Also, just a very wild guess: maybe what you are seeing is whether or not the os has to clear a pave for your process while performing the allocation? This could be tested by moving the allocation outside the time measurement.

Edit: the last sentence might actually not be true because the os could tell you where to assume a page was given but only initialize it on the first read/write

Edit2: is the behavior still observable if you remove the writes to the array? My guess would be yes, as the writes should be optimized out without any reads using O3

Both moving to a separate function and moving the allocation outside the measurement produce the same result as before. Removing the writes results in times dropping to near zero (20-30 nanoseconds)

Very very wild idea, but could you print the address of the main function?...

Regarding the writes: interesting behavior. I thought llvm is very aggressive when it comes to removing writes to memory that is not read anymore. Maybe the bounds check inhibit the optimization in this case?

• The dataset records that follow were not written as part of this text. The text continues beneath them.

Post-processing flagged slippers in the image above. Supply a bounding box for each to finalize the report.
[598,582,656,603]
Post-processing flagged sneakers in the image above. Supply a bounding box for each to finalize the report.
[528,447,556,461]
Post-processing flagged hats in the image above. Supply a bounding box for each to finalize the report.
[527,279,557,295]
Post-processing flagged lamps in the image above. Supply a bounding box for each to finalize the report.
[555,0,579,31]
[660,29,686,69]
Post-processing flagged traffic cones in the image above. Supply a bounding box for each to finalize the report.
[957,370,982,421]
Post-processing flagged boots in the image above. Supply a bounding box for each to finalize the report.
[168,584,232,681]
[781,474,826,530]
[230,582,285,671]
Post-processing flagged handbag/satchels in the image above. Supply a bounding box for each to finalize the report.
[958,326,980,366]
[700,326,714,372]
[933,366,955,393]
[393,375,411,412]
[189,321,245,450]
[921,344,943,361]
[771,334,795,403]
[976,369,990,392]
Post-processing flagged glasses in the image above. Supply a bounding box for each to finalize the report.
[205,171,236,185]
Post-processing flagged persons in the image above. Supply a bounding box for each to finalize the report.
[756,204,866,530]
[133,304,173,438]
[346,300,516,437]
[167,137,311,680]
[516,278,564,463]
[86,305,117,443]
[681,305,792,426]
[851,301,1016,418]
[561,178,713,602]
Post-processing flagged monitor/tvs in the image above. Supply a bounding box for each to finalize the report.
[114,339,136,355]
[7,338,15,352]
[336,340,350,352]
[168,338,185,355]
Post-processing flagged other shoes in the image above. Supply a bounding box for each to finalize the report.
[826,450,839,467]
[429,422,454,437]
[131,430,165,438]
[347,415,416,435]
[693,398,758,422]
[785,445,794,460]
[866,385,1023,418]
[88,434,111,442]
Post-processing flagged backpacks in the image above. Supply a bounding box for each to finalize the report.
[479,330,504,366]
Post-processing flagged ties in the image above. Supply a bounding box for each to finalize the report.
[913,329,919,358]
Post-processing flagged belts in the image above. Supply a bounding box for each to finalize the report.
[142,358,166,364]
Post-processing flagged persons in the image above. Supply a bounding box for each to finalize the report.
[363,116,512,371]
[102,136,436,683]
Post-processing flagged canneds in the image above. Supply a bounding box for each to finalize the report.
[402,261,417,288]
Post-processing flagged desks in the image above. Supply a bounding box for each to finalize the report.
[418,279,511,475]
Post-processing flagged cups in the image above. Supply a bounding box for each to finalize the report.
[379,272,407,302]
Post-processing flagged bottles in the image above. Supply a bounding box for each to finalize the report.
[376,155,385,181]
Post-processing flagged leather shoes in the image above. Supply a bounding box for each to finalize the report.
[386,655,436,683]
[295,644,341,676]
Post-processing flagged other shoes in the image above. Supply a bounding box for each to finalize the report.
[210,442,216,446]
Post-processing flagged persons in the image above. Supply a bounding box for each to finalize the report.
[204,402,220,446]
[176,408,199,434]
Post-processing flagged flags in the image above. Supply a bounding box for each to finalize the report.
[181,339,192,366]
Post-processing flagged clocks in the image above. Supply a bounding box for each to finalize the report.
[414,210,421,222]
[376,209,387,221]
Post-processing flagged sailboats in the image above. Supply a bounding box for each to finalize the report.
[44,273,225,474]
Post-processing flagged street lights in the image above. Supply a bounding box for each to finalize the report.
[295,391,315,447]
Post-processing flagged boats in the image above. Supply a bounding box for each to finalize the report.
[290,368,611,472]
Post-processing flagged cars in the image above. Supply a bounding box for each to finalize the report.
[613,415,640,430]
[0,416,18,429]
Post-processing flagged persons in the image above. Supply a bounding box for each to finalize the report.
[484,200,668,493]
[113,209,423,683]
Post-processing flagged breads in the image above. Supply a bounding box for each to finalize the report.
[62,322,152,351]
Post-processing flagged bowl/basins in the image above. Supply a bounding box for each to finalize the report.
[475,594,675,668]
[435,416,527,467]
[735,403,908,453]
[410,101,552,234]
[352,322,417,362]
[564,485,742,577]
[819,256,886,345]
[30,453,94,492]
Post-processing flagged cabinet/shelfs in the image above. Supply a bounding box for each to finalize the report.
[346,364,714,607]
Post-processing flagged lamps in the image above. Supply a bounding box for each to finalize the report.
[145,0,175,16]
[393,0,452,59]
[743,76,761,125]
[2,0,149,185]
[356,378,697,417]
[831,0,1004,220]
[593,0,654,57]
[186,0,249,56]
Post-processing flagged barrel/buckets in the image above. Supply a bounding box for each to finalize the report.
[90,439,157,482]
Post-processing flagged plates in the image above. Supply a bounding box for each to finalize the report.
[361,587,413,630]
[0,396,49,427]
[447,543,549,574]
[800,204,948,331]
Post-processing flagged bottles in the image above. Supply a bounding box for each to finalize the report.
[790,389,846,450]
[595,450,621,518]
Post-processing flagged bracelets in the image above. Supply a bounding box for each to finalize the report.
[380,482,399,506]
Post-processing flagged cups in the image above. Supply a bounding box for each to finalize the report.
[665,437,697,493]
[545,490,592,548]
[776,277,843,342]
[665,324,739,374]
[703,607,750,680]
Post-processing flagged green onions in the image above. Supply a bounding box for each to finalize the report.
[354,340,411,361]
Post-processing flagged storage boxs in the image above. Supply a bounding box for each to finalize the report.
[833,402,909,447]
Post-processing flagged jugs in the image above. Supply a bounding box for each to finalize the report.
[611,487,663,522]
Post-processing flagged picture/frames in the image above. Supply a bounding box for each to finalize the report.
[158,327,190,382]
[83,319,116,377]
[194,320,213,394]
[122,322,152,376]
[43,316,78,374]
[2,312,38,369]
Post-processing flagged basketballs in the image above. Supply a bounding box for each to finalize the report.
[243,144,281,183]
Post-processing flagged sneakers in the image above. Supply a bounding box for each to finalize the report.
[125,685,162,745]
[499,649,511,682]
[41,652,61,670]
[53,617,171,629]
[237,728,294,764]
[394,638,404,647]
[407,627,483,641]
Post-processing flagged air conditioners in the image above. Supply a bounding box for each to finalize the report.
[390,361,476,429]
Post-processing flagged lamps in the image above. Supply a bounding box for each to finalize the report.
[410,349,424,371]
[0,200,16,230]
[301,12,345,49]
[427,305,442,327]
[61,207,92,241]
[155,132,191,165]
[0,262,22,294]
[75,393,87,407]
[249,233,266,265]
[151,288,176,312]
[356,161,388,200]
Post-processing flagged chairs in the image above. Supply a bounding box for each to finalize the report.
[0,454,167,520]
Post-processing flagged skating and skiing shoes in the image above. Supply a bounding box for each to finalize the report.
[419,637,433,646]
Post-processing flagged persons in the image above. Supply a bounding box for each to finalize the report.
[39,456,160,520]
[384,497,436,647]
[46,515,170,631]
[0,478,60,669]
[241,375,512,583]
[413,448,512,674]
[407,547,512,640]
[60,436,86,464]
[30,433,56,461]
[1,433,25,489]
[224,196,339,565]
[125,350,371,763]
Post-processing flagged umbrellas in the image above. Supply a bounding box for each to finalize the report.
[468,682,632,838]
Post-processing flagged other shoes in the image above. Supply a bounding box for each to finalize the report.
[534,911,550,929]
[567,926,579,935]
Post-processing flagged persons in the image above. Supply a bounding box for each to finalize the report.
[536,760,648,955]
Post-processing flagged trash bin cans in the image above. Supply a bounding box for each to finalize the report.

Either using a iterator version or an unsafe version might help in this case.

Doesn't seem to show a pattern:

use std::time::Instant;

/*
Slow:
0x55e69b11d210
0x56038f688210
0x555a9fb56210
0x559ecdeee210
0x55cf0be99210
0x558597281210
Fast:
0x562e47469210
0x562c70454210
0x562f6b3f0210
0x55a45c98d210
0x55d9de9e2210
*/

fn main() {
    println!("{:p}", main as fn());
    for _ in 0..10_000 {
        let mut items = vec![0; 1024 * 256];
        let start = Instant::now();
        for _ in 0..100 {
            for i in 0..items.len() {
                items[i] = 1;
            }
        }
        let elapsed = Instant::now() - start;
        println!("{:?}", elapsed);
    }
}

Iterator version is consistently much faster, stops displaying the variation:

use std::time::Instant;

fn main() {
    for _ in 0..10_000 {
        let mut items = vec![0; 1024 * 256];
        let start = Instant::now();
        for _ in 0..100 {
            for item in &mut items {
                *item = 1;
            }
        }
        let elapsed = Instant::now() - start;
        println!("{:?}", elapsed);
    }
}

I see the same generated code on Godbolt with -C opt-level=3 -C debug-assertions=y:

And at opt-level=2 the outer loop increment just gets moved from the top of the loop to the bottom.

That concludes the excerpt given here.